I've had similar thoughts about Mission Control since upgrading to Lion. I completely agree with your observation about not being able to move around/re-order a desktop/space while in Mission Control and having the option between Mission Control or Spaces. At this point, I'm just that glad that Apple kept Exposé for application windows in Lion.

My biggest pet peeve about Mission Control is in conjunction with Full Screen Apps. Why couldn't the full screen application just take up the desktop/space it's currently in rather than adding an entirely new one at the end of the chain? I currently have nine spaces set up and use control+number (1,2,3...etc.) to switch around from space to space. With nine spaces, if an application goes into full screen, it automatically makes it a tenth space. Meaning that you can't get to it directly by using control+number.
 
i know how to use the terminal, i have been a SUN solaris UNIX sysadmin for 14 years now. I just don't like the new defaults in lion where they hide the advanced stuff in the GUI. if i wanted to tinker on the command line to make my desktop usable i would have stuck with Slackware and FreeBSD on my desktops and laptops and not buy this EUR2000,- MBP.

I know i can make the library files visible, reverse that odd scrolling, ignore the existence of launchpad and mission control, turn off application state resume, turn back on the traffic lights in my dock, untick 'restart apps' at every shutdown and 'really' close apps using the keyboard ...... but it's just that if i do all that then what am i left with?

yes indeed .... with SL again, just without spaces and with some serious memory issues.

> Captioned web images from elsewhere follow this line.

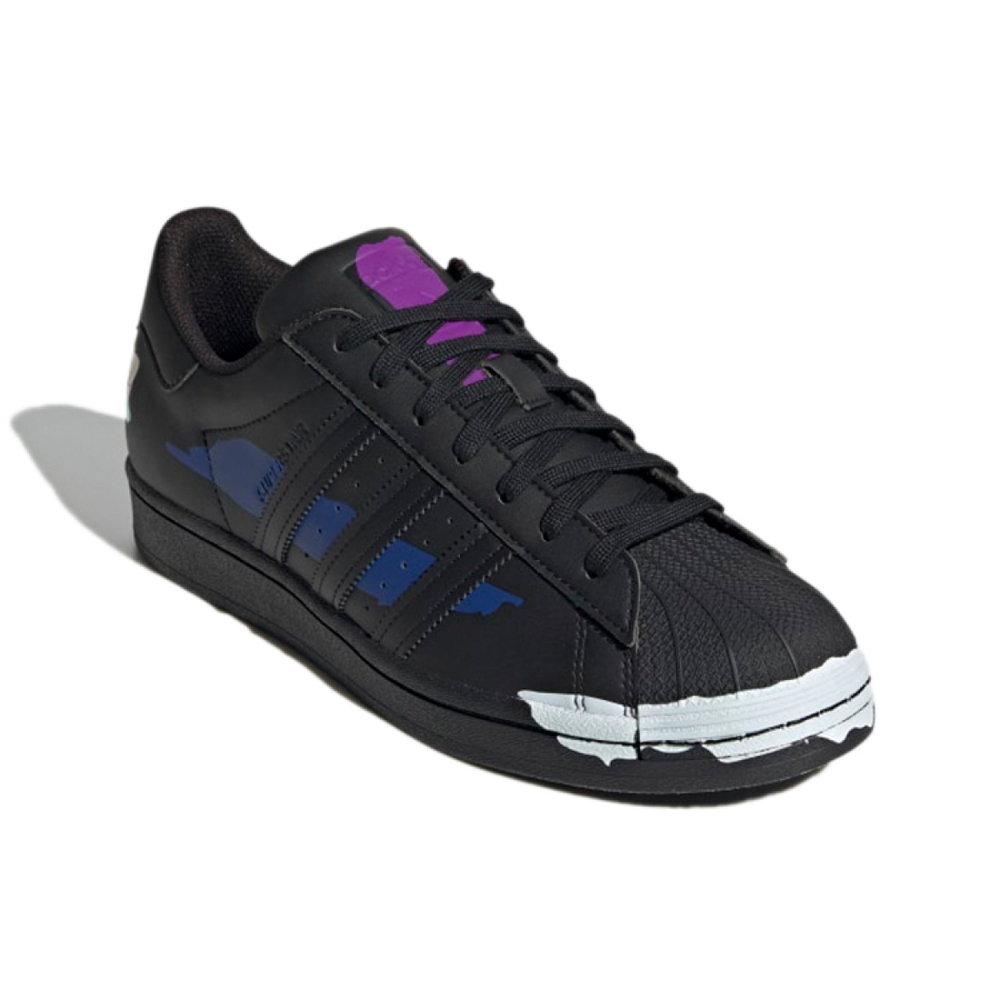 Adidas originals SUPERSTAR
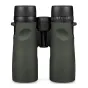 Binoculars - Vortex Diamondback HD 8x42 NEW Binocular DB 214 - quick order from manufacturer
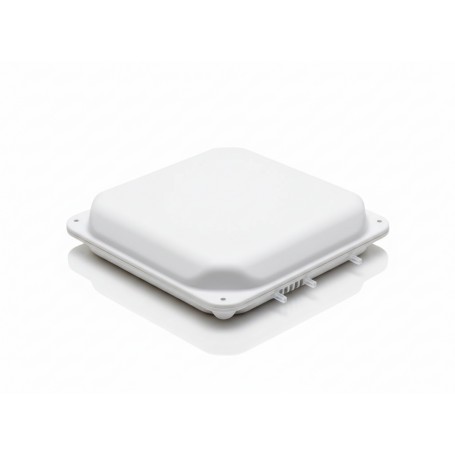 HPE JW034A ARUBA ANT-3X3-D100 OUTDOOR MIMO ANTENNA (JW034A)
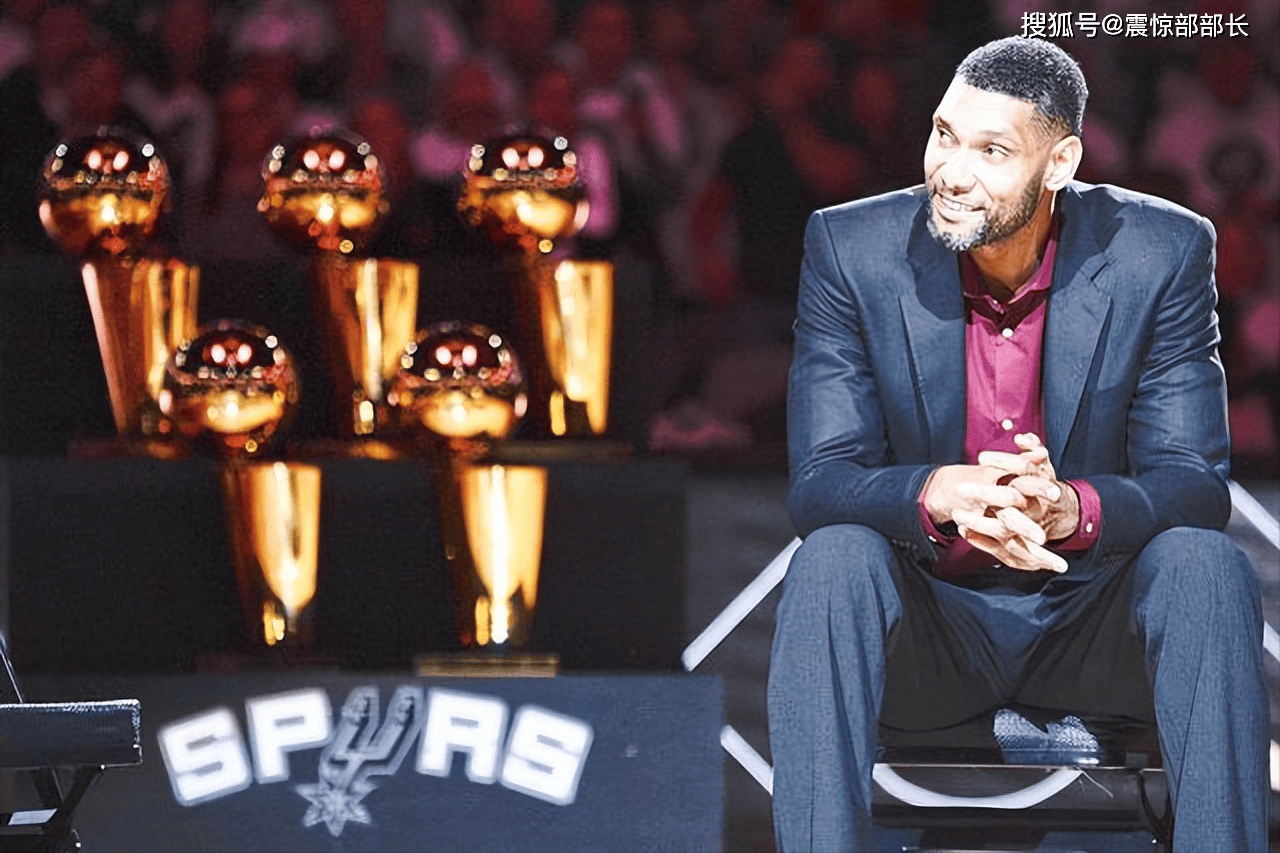 入侵型打野 入侵型打野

If you can't be bothered to go through a level of settings to change your scroll wheel direction, or learn command+shift+g "~/Library" A) You're not a power user B) You need to get over yourself and realize that you will never get to a point where you can say checkmate, I win, I know everything about a computer there is to know. They are changing and evolving and to an extent the users have to change and evolve too. Swallow your pride and learn to use something slightly newer/ slightly different.
 
Not sure why apple did this ?

But there may be skins you can download of the internet .



I think the launchpad and mission control is good thing apple did and too bad they did not do that before.
As for turn back on the traffic lights in my dock what do you mean.

I've had similar thoughts about Mission Control since upgrading to Lion. I completely agree with your observation about not being able to move around/re-order a desktop/space while in Mission Control and having the option between Mission Control or Spaces. At this point, I'm just that glad that Apple kept Exposé for application windows in Lion

But why is it some people do not like the launchpad .
 
so the problem is....OH NO!!! Apple advanced their product!! And you are stuck in the past....don't worry, when the next version comes out I'm sure you will be complaining how its nothing like Lion and you hate it.
just because it's new doesn't mean it's more advanced or somehow better. The old implementation of Spaces was more versatile and feature rich than the current laughable virtual desktops. I do enjoy mission control, but it could use some more options and consistency, for example for some reason when I made new desktops in Lion it arranged them 1,3,4,2. Why it did that I cannot determine. The way to assign applications to desktops has been neutered, but you can now set different backgrounds for each space (although you can't name them!).

I do enjoy Lion, especially the animations --something I never thought I would care about, but there are many features that have been lost that I really miss. The removal of Spaces really made me hesitate on updating.

btw,
I never even said anything about terminal. You can access root level files from finder very easily then set Macintosh HD as a shortcut...it took all of 2 seconds and I didn't cry about it.

you can't get to your user library without the terminal or the Go to folder option. There's no reason to blindly and annoyingly defend Apple's decisions. It's much more enjoyable to have a civil and information backed discussion rather than, y'know, go on the way you have.